REQUIRED ACTION — Could you return every line of the records below that contains the word "Muntiacus"?

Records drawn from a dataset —
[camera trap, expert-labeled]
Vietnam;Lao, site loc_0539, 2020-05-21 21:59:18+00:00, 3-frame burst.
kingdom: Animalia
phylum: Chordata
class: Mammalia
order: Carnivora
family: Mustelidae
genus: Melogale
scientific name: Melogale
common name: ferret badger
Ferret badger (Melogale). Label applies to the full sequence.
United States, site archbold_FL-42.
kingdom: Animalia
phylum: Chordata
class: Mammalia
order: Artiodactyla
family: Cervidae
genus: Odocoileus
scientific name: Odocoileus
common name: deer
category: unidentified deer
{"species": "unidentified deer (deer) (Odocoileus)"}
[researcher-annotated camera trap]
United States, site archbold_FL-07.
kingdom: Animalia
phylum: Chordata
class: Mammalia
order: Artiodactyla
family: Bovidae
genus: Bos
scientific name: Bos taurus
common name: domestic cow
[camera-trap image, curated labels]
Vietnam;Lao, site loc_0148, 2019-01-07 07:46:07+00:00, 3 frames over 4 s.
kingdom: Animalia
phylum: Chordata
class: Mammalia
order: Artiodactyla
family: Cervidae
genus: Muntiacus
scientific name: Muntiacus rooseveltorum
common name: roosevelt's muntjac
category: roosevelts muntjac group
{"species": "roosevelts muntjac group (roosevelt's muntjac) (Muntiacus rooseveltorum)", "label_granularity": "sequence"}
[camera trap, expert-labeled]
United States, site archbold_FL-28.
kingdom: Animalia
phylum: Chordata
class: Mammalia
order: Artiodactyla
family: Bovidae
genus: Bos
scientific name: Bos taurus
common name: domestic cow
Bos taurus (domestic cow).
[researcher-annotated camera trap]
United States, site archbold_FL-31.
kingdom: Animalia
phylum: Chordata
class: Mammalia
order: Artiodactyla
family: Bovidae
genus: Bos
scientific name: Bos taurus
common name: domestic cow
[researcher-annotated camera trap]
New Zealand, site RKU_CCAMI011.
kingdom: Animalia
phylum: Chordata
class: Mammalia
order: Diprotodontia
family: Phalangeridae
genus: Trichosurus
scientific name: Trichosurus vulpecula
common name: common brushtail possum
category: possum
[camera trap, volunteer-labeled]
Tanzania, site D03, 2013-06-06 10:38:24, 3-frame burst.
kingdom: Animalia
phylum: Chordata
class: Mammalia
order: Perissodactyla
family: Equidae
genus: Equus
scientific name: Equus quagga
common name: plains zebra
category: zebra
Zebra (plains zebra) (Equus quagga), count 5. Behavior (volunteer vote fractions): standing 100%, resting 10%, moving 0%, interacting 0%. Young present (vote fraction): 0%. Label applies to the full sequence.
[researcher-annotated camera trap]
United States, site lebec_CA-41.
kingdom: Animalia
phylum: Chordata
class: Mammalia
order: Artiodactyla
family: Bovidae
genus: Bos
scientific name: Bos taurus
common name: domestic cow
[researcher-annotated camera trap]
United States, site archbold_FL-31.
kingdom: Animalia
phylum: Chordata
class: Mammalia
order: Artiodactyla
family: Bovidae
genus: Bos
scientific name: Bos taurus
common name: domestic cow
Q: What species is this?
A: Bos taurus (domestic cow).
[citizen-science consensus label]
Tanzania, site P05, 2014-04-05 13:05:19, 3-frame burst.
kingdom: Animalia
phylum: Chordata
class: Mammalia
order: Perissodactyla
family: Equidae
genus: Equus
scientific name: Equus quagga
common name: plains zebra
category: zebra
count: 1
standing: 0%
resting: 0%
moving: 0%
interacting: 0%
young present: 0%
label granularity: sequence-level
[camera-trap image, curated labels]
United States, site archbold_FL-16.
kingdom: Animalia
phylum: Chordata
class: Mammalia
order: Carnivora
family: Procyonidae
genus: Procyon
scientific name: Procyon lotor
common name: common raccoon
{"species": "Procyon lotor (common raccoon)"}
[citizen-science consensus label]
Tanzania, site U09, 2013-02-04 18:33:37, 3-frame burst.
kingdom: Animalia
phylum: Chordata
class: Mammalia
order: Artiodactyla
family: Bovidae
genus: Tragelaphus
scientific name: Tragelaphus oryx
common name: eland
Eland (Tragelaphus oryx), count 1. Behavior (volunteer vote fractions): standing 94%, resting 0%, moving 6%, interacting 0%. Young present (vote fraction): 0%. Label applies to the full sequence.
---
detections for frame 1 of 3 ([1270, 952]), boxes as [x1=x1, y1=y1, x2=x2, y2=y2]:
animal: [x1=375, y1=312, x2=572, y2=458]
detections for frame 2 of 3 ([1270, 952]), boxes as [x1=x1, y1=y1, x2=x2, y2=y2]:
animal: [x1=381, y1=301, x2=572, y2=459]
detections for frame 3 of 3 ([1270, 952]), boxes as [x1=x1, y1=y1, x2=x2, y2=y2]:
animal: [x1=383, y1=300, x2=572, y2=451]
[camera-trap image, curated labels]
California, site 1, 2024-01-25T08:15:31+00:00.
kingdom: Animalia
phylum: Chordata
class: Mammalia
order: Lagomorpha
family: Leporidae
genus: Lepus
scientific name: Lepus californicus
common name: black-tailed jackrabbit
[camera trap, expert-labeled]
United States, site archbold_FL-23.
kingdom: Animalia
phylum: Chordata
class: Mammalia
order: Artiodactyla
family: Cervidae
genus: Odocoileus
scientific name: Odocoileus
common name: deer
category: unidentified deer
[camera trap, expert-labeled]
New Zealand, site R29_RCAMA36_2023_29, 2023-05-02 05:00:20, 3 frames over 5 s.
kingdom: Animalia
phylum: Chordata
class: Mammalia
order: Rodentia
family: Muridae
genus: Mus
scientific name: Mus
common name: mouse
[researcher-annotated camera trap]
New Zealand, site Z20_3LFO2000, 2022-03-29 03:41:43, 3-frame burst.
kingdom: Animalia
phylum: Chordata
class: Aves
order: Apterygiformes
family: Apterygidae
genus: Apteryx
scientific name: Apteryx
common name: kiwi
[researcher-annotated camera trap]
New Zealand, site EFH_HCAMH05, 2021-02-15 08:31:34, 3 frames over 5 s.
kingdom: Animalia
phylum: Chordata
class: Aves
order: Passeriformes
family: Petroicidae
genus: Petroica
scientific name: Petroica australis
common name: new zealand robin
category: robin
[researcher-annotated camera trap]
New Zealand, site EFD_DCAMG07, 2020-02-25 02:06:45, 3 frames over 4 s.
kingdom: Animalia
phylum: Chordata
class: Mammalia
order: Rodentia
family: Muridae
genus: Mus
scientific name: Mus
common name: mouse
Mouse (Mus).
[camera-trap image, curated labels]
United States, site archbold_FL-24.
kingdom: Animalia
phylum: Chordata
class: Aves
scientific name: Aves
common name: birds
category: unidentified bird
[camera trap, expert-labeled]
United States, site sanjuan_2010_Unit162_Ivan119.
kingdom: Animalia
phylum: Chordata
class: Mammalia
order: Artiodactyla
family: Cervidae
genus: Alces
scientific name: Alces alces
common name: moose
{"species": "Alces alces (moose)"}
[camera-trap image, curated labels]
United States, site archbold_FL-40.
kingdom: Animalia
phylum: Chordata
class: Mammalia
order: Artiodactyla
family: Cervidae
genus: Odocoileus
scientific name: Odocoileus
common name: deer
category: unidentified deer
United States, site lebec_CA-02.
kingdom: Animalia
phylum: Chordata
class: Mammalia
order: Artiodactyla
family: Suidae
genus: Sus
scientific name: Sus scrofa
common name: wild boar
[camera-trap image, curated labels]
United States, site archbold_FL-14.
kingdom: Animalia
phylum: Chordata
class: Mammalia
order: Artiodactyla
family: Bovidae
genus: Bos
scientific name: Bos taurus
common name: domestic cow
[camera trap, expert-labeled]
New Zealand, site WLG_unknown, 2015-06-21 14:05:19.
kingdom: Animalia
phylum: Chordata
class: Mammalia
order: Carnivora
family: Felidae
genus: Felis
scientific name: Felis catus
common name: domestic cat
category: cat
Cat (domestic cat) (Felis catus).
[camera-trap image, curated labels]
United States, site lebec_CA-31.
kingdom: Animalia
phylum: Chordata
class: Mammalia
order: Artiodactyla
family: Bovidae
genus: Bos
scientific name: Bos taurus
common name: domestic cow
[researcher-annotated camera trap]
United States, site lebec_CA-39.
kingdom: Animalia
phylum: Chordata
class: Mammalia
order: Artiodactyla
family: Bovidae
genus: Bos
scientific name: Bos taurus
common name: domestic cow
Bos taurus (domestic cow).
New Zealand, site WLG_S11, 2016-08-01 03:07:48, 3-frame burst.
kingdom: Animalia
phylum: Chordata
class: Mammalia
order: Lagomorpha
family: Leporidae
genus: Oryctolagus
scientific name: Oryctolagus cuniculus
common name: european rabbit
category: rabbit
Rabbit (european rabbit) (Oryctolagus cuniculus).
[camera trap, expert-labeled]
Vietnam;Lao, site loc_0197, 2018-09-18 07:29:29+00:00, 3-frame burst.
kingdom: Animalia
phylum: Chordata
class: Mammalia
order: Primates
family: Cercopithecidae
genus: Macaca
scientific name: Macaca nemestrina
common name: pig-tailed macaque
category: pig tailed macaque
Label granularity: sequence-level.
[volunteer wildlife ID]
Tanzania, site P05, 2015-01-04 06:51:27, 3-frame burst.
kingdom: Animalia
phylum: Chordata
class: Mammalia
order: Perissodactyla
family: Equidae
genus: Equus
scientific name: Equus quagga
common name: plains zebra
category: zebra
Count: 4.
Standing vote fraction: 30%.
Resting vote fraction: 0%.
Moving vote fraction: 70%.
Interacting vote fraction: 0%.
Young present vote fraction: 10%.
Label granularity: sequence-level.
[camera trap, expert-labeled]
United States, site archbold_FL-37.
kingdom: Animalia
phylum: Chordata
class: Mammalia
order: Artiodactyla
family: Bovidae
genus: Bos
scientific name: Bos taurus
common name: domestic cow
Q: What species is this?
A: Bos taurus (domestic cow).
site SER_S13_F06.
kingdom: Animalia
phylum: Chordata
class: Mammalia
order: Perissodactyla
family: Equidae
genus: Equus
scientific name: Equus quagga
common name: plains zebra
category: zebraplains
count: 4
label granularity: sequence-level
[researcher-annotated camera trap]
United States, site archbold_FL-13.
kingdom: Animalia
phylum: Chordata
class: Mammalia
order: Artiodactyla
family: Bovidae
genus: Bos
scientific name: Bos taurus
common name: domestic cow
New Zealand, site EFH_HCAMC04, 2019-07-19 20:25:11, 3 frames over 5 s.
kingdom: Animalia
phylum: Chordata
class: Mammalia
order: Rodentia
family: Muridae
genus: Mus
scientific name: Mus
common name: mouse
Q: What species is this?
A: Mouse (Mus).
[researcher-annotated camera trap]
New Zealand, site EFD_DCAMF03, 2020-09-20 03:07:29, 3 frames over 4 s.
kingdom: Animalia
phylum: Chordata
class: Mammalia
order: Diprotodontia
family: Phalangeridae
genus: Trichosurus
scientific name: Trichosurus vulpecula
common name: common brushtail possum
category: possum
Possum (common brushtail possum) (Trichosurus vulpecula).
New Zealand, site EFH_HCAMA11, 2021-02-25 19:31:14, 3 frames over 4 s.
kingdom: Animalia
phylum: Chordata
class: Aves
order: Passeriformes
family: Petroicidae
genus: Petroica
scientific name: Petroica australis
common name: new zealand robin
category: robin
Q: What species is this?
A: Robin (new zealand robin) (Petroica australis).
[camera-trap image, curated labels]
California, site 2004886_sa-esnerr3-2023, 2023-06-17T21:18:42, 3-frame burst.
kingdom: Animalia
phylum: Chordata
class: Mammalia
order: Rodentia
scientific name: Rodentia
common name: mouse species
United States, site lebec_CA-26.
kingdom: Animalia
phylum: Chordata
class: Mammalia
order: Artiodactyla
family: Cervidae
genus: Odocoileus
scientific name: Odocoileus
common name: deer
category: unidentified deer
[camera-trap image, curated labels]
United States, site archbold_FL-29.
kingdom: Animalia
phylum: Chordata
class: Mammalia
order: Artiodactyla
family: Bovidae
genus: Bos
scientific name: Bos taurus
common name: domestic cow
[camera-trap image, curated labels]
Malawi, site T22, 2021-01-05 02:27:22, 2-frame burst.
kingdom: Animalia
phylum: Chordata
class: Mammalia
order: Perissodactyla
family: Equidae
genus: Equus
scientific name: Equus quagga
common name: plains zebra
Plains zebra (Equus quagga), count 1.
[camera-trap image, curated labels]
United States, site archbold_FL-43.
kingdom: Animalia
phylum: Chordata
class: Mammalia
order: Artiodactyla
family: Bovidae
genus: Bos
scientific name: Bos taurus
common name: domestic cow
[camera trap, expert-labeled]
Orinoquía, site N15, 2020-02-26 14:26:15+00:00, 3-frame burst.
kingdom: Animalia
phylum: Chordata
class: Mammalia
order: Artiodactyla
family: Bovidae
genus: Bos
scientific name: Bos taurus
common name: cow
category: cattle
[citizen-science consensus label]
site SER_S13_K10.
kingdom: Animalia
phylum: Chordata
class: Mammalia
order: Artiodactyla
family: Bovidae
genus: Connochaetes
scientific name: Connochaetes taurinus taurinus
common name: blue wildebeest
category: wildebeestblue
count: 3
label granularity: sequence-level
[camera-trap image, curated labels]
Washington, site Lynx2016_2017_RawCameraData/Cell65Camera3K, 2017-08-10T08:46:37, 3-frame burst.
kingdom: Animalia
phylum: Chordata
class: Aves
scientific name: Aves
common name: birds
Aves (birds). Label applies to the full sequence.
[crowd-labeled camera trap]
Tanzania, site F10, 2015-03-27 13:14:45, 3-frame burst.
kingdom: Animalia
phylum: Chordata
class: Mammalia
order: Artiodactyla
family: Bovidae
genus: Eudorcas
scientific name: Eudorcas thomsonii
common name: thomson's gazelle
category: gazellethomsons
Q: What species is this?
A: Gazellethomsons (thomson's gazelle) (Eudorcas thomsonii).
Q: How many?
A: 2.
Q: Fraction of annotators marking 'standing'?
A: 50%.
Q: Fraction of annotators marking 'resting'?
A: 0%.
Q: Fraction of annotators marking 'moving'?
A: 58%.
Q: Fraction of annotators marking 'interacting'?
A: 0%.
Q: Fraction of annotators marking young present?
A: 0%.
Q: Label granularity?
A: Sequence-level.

RESPONSE TO THIS TASK —
genus: Muntiacus
scientific name: Muntiacus rooseveltorum
{"species": "roosevelts muntjac group (roosevelt's muntjac) (Muntiacus rooseveltorum)", "label_granularity": "sequence"}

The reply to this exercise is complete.